先ほどと同じようにコードサンプルを載せておきます。(コードを簡潔にするために ATL を使っています)

CComPtr<ITaskbarList3> m_ptrTaskbarList3;
UINT m_uTimerID; // タイマー識別子

UINT m_nRef;
WTL::CProgressBarCtrl m_ProgressBar;

・・・
LRESULT CMainDlg::OnInitDialog(UINT, WPARAM, LPARAM, BOOL& )
{
    ・・・
    // ITaskbarList3 インターフェースのアクティベート
    HRESULT hRes = m_ptrTaskbarList3.CoCreateInstance(CLSID_TaskbarList);
    ATLASSERT(SUCCEEDED(hRes));
    m_ProgressBar.Attach(GetDlgItem(IDC_PROGRESS));
    ・・・
}
LRESULT CMainDlg::OnBnClickedProgressBar(WORD, WORD, HWND, BOOL& )
{
    // タスクバー プログレスバーの値をトータルで 100 に設定
    m_ptrTaskbarList3->SetProgressValue(m_hWnd, 0, 100);
    ・・・
    // タイマーの仕込み
    m_uTimerID = SetTimer(UM_TIMEREVENT, 500);
    if (m_uTimerID == 0)
    {
        DWORD dwErr = GetLastError();
        // エラー処理
    }
    return 0;
}
LRESULT CMainDlg::OnTimer(UINT, WPARAM wParam, LPARAM, BOOL& )
{
    if (wParam == UM_TIMEREVENT)
    {
        m_nRef++;
        ・・・
        // タスクバー プログレスバーの色を指定する
        m_ptrTaskbarList3->SetProgressState(m_hWnd, TBPF_NORMAL);
        // タスクバー プログレスバーの位置を進める
        m_ptrTaskbarList3->SetProgressValue(m_hWnd, m_nRef * 5, 100);
        if (m_nRef == 20)
        {
            ClearTimerEvent(); // この中で KillTimer() を呼んでいる
            m_nRef = 0;
            ・・・
        }
    }
    return 0;
}

タスクバー プログレスバーの色ですが、SetProgressState メソッドを呼び出す際のパラメーターで制御することができます。
上記コードでは、TBPF_NORMAL を指定しています。この場合、グリーンで表示されます。
TBPF_ERROR を指定するとレッドになり、TBPF_PAUSED を指定するとイエローになります。

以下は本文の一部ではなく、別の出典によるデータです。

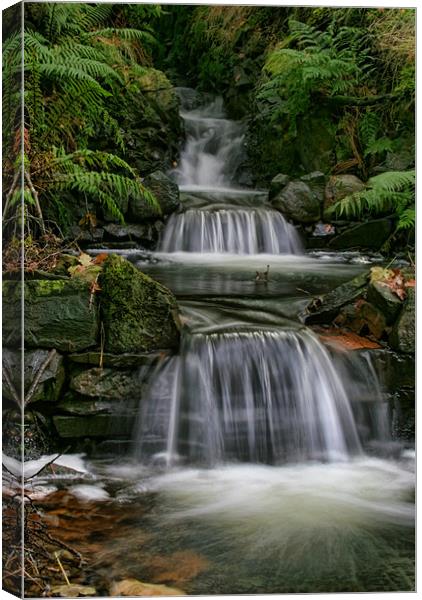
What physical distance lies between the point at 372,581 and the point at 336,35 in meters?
2.16

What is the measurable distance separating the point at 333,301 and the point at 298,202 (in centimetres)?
62

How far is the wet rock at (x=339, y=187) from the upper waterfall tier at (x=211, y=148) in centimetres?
68

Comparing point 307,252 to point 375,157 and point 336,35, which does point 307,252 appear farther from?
point 336,35

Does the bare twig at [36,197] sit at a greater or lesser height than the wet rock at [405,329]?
greater

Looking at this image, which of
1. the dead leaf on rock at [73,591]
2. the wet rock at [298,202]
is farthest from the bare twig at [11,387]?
the wet rock at [298,202]

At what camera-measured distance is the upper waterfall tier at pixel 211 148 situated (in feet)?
13.8

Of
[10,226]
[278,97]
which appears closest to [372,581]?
[10,226]

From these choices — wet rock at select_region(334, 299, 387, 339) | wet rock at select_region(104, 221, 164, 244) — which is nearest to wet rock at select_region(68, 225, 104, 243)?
wet rock at select_region(104, 221, 164, 244)

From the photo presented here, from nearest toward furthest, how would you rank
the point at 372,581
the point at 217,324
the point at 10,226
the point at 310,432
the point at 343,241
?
the point at 10,226 < the point at 372,581 < the point at 310,432 < the point at 217,324 < the point at 343,241

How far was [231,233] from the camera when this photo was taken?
392 centimetres

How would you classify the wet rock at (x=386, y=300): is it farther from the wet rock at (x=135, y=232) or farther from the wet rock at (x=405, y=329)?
the wet rock at (x=135, y=232)

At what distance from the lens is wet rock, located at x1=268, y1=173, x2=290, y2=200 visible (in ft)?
12.6

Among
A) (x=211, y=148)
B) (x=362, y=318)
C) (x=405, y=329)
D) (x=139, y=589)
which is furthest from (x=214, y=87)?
(x=139, y=589)

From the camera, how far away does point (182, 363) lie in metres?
3.11
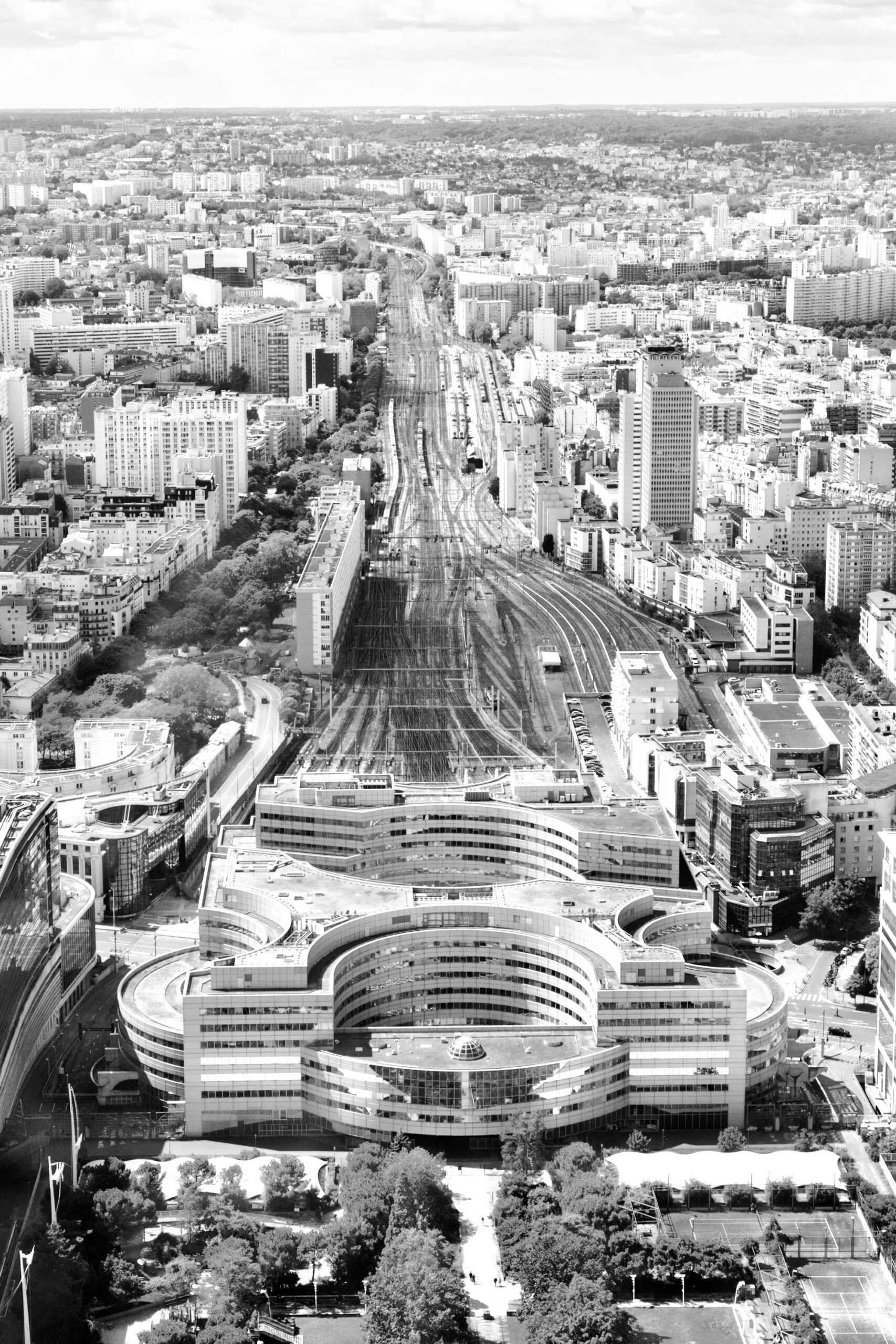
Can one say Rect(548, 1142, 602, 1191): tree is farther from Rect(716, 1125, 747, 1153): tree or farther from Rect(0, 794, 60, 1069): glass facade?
Rect(0, 794, 60, 1069): glass facade

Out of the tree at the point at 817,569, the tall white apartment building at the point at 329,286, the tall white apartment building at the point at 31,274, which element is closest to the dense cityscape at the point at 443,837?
the tree at the point at 817,569

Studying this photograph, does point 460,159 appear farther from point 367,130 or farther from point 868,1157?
point 868,1157

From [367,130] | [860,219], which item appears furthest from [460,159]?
[860,219]

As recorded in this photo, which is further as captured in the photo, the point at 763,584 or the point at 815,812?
the point at 763,584

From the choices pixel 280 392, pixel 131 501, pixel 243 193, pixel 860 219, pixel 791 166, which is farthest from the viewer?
pixel 791 166

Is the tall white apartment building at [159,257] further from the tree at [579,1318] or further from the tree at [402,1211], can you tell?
the tree at [579,1318]

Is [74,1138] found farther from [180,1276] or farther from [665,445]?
[665,445]
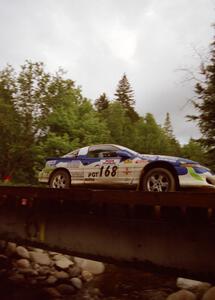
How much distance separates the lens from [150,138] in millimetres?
46875

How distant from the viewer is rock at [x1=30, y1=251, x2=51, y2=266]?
47.8ft

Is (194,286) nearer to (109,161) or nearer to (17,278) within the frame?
(17,278)

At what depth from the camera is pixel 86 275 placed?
13.8 meters

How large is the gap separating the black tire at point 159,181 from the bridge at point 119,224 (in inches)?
35.8

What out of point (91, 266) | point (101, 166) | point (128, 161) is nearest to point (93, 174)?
point (101, 166)

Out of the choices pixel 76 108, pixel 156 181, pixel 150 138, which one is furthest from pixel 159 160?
pixel 150 138

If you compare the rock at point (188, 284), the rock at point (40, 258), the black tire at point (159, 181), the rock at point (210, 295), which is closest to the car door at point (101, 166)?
the black tire at point (159, 181)

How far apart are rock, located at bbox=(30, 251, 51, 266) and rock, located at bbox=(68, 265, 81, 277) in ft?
3.61

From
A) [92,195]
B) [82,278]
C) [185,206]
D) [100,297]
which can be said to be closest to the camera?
[185,206]

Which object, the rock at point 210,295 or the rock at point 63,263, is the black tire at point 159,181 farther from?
the rock at point 63,263

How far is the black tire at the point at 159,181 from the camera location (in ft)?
25.0

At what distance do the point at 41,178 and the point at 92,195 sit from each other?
3645mm

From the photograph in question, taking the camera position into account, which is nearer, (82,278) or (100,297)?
(100,297)

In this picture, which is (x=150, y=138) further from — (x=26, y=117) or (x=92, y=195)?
(x=92, y=195)
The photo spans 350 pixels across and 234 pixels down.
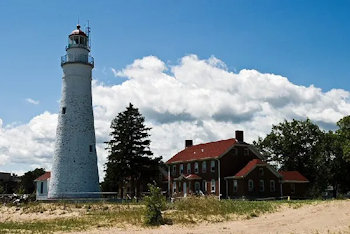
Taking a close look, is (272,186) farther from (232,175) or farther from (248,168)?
(232,175)

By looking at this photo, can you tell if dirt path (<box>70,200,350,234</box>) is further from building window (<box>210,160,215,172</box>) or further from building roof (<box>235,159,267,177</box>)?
building window (<box>210,160,215,172</box>)

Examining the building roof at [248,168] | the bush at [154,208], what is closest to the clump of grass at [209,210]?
the bush at [154,208]

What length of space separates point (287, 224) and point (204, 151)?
109 feet

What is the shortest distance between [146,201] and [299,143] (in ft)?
156

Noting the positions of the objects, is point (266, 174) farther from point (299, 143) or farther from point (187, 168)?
point (299, 143)

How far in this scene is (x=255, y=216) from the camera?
25953 mm

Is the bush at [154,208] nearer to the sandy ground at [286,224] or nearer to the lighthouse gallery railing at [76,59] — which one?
the sandy ground at [286,224]

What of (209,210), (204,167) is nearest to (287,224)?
(209,210)

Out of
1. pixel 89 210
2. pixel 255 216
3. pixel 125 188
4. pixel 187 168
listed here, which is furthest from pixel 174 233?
pixel 125 188

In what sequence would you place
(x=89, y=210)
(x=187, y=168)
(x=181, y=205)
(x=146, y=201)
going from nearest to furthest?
(x=146, y=201)
(x=181, y=205)
(x=89, y=210)
(x=187, y=168)

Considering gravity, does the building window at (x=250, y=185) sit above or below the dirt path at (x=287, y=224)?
above

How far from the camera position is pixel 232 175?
52.2m

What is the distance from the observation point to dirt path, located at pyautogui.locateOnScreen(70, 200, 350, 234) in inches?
846

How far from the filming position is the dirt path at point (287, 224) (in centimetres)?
2150
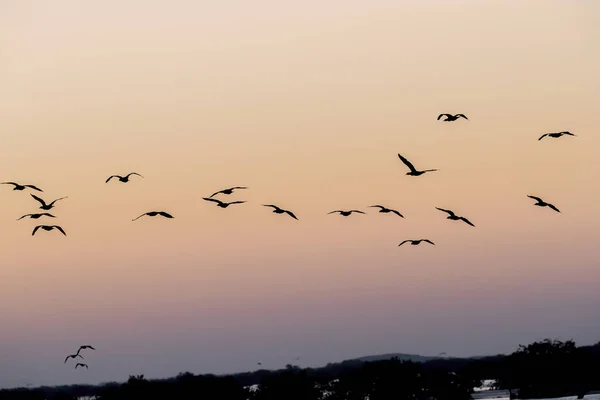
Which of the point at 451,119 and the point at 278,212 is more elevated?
the point at 451,119

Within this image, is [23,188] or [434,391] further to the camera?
[434,391]

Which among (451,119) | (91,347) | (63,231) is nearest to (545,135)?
(451,119)

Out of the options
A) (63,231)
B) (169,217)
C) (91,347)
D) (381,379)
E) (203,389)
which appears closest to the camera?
(169,217)

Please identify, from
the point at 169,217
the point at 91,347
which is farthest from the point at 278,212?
the point at 91,347

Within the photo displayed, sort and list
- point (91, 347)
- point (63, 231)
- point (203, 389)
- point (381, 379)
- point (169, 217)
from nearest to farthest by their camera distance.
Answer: point (169, 217), point (63, 231), point (91, 347), point (381, 379), point (203, 389)

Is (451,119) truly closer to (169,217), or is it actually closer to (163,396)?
(169,217)

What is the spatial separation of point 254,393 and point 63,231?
13273 cm

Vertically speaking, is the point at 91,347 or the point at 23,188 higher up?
the point at 23,188

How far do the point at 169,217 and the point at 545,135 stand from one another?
1891cm

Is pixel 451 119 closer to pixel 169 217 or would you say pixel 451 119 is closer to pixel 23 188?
pixel 169 217

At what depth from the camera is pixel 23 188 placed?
59781 millimetres

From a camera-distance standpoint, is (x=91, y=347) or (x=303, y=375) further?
(x=303, y=375)

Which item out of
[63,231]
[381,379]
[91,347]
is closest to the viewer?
[63,231]

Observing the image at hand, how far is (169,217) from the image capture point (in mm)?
54344
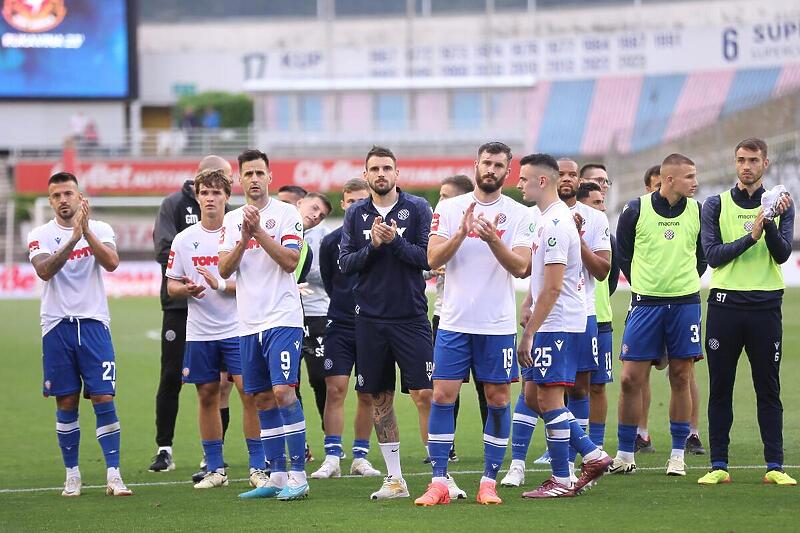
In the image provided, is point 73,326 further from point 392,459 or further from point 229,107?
Answer: point 229,107

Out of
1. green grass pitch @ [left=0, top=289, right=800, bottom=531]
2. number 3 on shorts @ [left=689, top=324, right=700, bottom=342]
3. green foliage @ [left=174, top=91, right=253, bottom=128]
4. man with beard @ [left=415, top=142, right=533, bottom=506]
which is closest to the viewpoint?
green grass pitch @ [left=0, top=289, right=800, bottom=531]

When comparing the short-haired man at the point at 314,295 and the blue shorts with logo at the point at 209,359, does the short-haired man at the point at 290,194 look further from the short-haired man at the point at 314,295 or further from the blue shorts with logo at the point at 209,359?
the blue shorts with logo at the point at 209,359

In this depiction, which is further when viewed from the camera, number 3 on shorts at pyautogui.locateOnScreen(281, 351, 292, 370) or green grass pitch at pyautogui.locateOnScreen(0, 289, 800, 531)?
number 3 on shorts at pyautogui.locateOnScreen(281, 351, 292, 370)

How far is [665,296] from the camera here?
998cm

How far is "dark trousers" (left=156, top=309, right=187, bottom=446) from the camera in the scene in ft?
37.8

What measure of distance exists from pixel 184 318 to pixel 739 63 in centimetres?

Windows 7 タスクバーに表示されるアイコンですが、マウスを Hover した際、プログラムアイコンの色をベースに
Hover 色が決定されます。

MSDN フォーラムでも回答したのですが、タスクバー プログレスバーを使う際には、プログラムアイコンのデザインで
あまり、グリーン、レッド、イエローを使わない方がいいかもしれません。
でないと、せっかく、プログレスバーにステータス表示しているにもかかわらず、よく見えないということになってしまい
本末転送になってしまいます。

オーバーレイアイコンやプログレスバーは、プログラムの状態を表示する非常によい手段だと思います。
Windows 7 対応のアプリケーションでは、ぜひ、実装してみてはいかがでしょうか。